Task brief: Return every one of the rows below word for word, leaving the pictures out of your answer.

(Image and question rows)
········
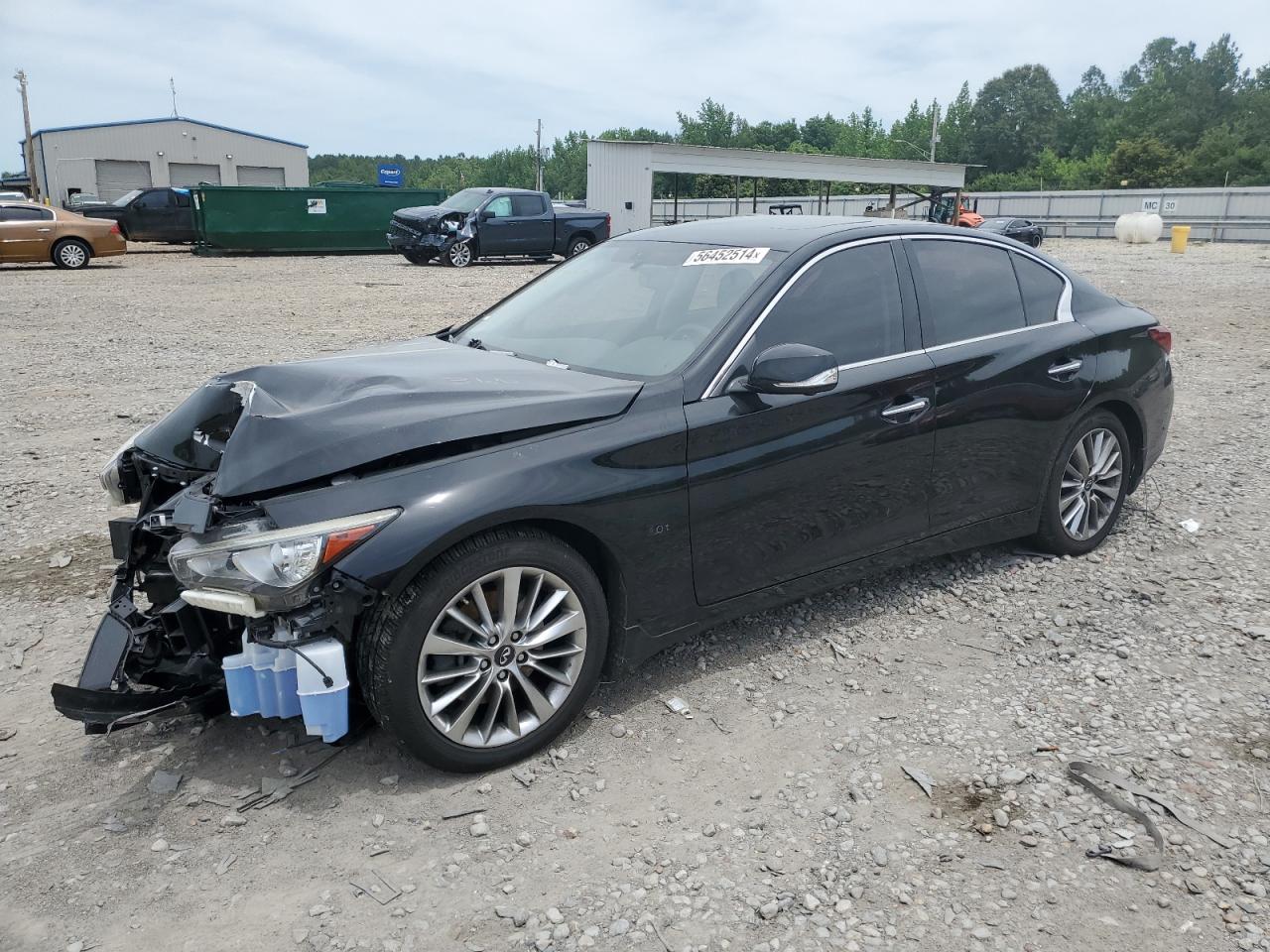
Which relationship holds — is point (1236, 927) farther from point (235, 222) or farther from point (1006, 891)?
point (235, 222)

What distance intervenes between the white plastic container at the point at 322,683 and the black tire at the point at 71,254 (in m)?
22.7

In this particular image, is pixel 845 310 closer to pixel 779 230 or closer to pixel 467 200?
pixel 779 230

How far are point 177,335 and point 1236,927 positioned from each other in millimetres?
12356

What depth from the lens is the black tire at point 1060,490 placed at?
4.71m

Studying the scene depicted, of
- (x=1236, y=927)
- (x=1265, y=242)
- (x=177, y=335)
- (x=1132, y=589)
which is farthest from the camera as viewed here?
(x=1265, y=242)

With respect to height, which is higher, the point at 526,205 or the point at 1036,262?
the point at 526,205

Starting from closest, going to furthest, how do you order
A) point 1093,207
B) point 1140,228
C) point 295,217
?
point 295,217, point 1140,228, point 1093,207

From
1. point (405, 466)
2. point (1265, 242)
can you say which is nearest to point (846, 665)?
point (405, 466)

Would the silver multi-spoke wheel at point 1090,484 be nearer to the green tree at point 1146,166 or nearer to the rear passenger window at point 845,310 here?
the rear passenger window at point 845,310

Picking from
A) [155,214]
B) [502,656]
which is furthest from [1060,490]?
[155,214]

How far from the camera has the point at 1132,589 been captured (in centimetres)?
462

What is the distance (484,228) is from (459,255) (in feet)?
2.89

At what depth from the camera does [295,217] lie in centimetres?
2609

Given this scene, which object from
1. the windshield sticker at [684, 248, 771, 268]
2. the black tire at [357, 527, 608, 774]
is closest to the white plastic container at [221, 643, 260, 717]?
the black tire at [357, 527, 608, 774]
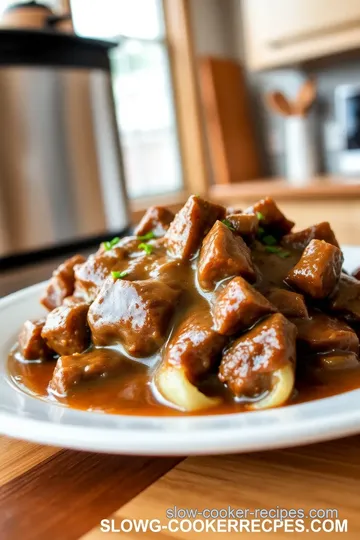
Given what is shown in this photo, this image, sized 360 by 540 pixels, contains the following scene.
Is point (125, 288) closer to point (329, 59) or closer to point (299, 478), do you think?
point (299, 478)

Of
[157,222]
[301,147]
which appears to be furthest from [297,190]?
[157,222]

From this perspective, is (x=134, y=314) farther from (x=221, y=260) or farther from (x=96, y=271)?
(x=96, y=271)

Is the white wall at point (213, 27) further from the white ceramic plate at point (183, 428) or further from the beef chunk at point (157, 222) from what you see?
the white ceramic plate at point (183, 428)

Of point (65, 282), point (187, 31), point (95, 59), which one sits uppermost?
point (187, 31)

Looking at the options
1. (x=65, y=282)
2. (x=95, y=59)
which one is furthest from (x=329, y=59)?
(x=65, y=282)

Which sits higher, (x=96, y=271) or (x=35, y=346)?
(x=96, y=271)

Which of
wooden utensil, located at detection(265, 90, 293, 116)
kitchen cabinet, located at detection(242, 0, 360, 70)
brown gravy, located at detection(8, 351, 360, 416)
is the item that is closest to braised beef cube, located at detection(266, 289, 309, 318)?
brown gravy, located at detection(8, 351, 360, 416)

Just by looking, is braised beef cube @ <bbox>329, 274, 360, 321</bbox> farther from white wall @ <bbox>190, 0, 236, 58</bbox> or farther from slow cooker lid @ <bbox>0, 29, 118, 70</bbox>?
white wall @ <bbox>190, 0, 236, 58</bbox>
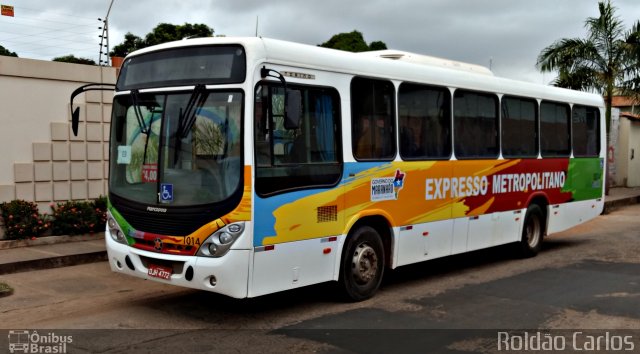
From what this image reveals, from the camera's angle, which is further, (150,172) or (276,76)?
(150,172)

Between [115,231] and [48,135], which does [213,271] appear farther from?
[48,135]

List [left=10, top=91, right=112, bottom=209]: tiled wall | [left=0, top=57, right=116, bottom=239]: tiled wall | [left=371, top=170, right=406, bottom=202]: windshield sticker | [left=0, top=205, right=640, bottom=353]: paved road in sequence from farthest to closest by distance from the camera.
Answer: [left=10, top=91, right=112, bottom=209]: tiled wall < [left=0, top=57, right=116, bottom=239]: tiled wall < [left=371, top=170, right=406, bottom=202]: windshield sticker < [left=0, top=205, right=640, bottom=353]: paved road

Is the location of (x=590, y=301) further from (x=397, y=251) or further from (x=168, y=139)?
(x=168, y=139)

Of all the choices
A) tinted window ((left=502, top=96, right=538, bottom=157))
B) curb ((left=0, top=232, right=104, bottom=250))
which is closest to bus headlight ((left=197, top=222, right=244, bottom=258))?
tinted window ((left=502, top=96, right=538, bottom=157))

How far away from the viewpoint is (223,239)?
6117mm

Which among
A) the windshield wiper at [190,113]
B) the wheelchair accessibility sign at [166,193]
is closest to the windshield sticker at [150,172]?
the wheelchair accessibility sign at [166,193]

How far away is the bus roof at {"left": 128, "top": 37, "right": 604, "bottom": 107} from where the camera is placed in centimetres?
642

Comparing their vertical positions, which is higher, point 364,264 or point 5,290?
point 364,264

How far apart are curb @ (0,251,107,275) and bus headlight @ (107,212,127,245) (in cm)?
294

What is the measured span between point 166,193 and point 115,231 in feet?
3.19

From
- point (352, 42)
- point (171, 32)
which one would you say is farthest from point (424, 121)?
point (171, 32)

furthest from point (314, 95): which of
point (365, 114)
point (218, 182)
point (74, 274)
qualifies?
point (74, 274)

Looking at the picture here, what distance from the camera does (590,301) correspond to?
25.1ft

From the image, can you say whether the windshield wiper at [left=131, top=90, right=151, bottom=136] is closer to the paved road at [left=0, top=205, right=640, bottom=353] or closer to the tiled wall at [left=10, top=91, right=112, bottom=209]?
the paved road at [left=0, top=205, right=640, bottom=353]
········
Reply:
Which relationship holds — is point (1236, 927) farther from point (235, 222) or farther from point (1006, 891)?
point (235, 222)

What distance intervenes between the white plastic container at the point at 322,683 and the black tire at the point at 71,254 (in m)?
22.7

In this particular image, is pixel 845 310 closer to pixel 779 230 or closer to pixel 467 200?
pixel 779 230

How far are point 177,335 and point 1236,927 positioned from each other in millimetres?
12356

What depth from the lens is the black tire at point 1060,490 placed at?
4.71m

Studying the scene depicted, of
- (x=1236, y=927)
- (x=1265, y=242)
- (x=177, y=335)
- (x=1132, y=589)
which is farthest from the camera as viewed here?
(x=1265, y=242)

With respect to height, which is higher, the point at 526,205 or the point at 1036,262?
the point at 526,205

Starting from closest, going to furthest, how do you order
A) point 1093,207
B) point 1140,228
C) point 295,217
?
point 295,217, point 1140,228, point 1093,207

From
1. point (405, 466)
2. point (1265, 242)
can you say which is nearest to point (846, 665)?
point (405, 466)

Would the silver multi-spoke wheel at point 1090,484 be nearer to the green tree at point 1146,166 or nearer to the rear passenger window at point 845,310 here?
the rear passenger window at point 845,310

Picking from
A) [155,214]
B) [502,656]
which is furthest from [1060,490]?
[155,214]

How far from the camera has the point at 1132,589 been captured (in centimetres)?
462

What is the distance (484,228) is from (459,255) (in feet)?
2.89

At what depth from the camera does [295,217] lie in centimetres?
2609

Given this scene, which object from
1. the windshield sticker at [684, 248, 771, 268]
2. the black tire at [357, 527, 608, 774]
is closest to the white plastic container at [221, 643, 260, 717]?
the black tire at [357, 527, 608, 774]
Given what is shown in this photo, this image, sized 360 by 540 pixels, contains the following scene.
Is point (125, 288) closer to point (329, 59) or closer to point (299, 478), do you think?
point (299, 478)

Of
[157,222]
[301,147]
which appears to be furthest from [297,190]?
[157,222]

From this perspective, is (x=134, y=314) farther from (x=221, y=260) or farther from (x=96, y=271)?
(x=96, y=271)

Is the white wall at point (213, 27) further from the white ceramic plate at point (183, 428) or further from the beef chunk at point (157, 222) from what you see?
the white ceramic plate at point (183, 428)

Of point (65, 282), point (187, 31), point (95, 59), which one sits uppermost?
point (187, 31)

Looking at the options
1. (x=65, y=282)
2. (x=95, y=59)
which one is furthest from (x=329, y=59)?
(x=65, y=282)

Which sits higher, (x=96, y=271) or (x=35, y=346)?
(x=96, y=271)

Which of
wooden utensil, located at detection(265, 90, 293, 116)
kitchen cabinet, located at detection(242, 0, 360, 70)
brown gravy, located at detection(8, 351, 360, 416)
is the item that is closest to braised beef cube, located at detection(266, 289, 309, 318)?
brown gravy, located at detection(8, 351, 360, 416)

Just by looking, is braised beef cube @ <bbox>329, 274, 360, 321</bbox> farther from white wall @ <bbox>190, 0, 236, 58</bbox> or farther from slow cooker lid @ <bbox>0, 29, 118, 70</bbox>?
white wall @ <bbox>190, 0, 236, 58</bbox>
From what this image reveals, from the camera's angle, which is further, (150,172) or (276,76)?
(150,172)

Between [115,231] and [48,135], which does [213,271] appear farther from?
[48,135]

List [left=10, top=91, right=112, bottom=209]: tiled wall | [left=0, top=57, right=116, bottom=239]: tiled wall | [left=371, top=170, right=406, bottom=202]: windshield sticker | [left=0, top=205, right=640, bottom=353]: paved road in sequence from farthest to closest by distance from the camera.
Answer: [left=10, top=91, right=112, bottom=209]: tiled wall < [left=0, top=57, right=116, bottom=239]: tiled wall < [left=371, top=170, right=406, bottom=202]: windshield sticker < [left=0, top=205, right=640, bottom=353]: paved road

Is the location of (x=590, y=301) further from (x=397, y=251) or further from (x=168, y=139)?
(x=168, y=139)

Of all the choices
A) tinted window ((left=502, top=96, right=538, bottom=157))
B) curb ((left=0, top=232, right=104, bottom=250))
which is closest to bus headlight ((left=197, top=222, right=244, bottom=258))?
tinted window ((left=502, top=96, right=538, bottom=157))

How far away from the viewpoint is (223,239)?
6117mm

Which among
A) the windshield wiper at [190,113]
B) the wheelchair accessibility sign at [166,193]
is closest to the windshield sticker at [150,172]?
the wheelchair accessibility sign at [166,193]

How far away is the bus roof at {"left": 128, "top": 37, "right": 604, "bottom": 107} from where the camera is placed in centimetres?
642

Comparing their vertical positions, which is higher, point 364,264 or point 5,290?
point 364,264

How far apart are curb @ (0,251,107,275) and bus headlight @ (107,212,127,245) (in cm)?
294

What is the measured span between point 166,193 and point 115,231 in feet?
3.19

From
- point (352, 42)
- point (171, 32)
which one would you say is farthest from point (424, 121)?
point (171, 32)

furthest from point (314, 95): which of
point (365, 114)
point (218, 182)
point (74, 274)
qualifies?
point (74, 274)

Looking at the picture here, what distance from the camera does (590,301) correspond to?
25.1ft

From the image, can you say whether the windshield wiper at [left=131, top=90, right=151, bottom=136] is closer to the paved road at [left=0, top=205, right=640, bottom=353] or closer to the tiled wall at [left=10, top=91, right=112, bottom=209]?
the paved road at [left=0, top=205, right=640, bottom=353]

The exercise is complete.